Styphelia nesophila, commonly known as sharp beard-heath, is a species of flowering plant in the heath family Ericaceae and is native to south-eastern Australia and New Zealand, where it is known as pātōtara, or dwarf mingimingi. It is a prickly, prostrate to trailing or low-growing shrub with egg-shaped leaves, and erect, tube-shaped white flowers usually arranged singly in leaf axils.

== Description ==
Styphelia nesophila is a prickly, prostrate to trailing, low-growing shrub that typically grows to a height of up to 30 cm and has bristly branchlets. Its leaves are egg-shaped to lance-shaped with the narrower end towards the base, 3–8 mm long and 1–2.5 mm wide. The leaves are glabrous, pale-edged, and have a thin, sharp point up to 1.5 mm long on the tip. The flowers are usually arranged singly in leaf axils on a peduncle about 1 mm long, with bracteoles 1.1–1.8 mm long at the base. The sepals are 2.5–3.9 mm long, the petals forming a tube 4–5 mm long and hairy inside, the petal lobes 2.0–3.4 mm long. Flowering occurs from August to October and the fruit is a glabrous, yellow, egg-shaped to elliptic drupe 4.7–5.3 mm long.

==Taxonomy==
This species was first formally described in 1839 by Augustin Pyramus de Candolle in his Prodromus Systematis Naturalis Regni Vegetabilis from specimens collected in New Zealand. In 1963, Hermann Otto Sleumer transferred the species to the genus Styphelia as S. nesophila in the journal Blumea.

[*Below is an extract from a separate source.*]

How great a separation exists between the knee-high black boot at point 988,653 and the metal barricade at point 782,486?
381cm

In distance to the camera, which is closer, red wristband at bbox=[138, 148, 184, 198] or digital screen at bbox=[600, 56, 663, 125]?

==Distribution and habitat==
This styphelia grows in forest, shrubland and heath, often in poorly-drained or sandy soils or among rocks, and usually occurs at an altitude of above about 500 m. It is found on the tablelands of northern and southern New South Wales, in eastern Victoria, on the Central Plateau of Tasmania, and in New Zealand.

== Conservation status ==
Styphelia nesophila is listed as "not threatened" in New Zealand.

== Ecology ==
The fleshy fruits are dispersed by frugivory.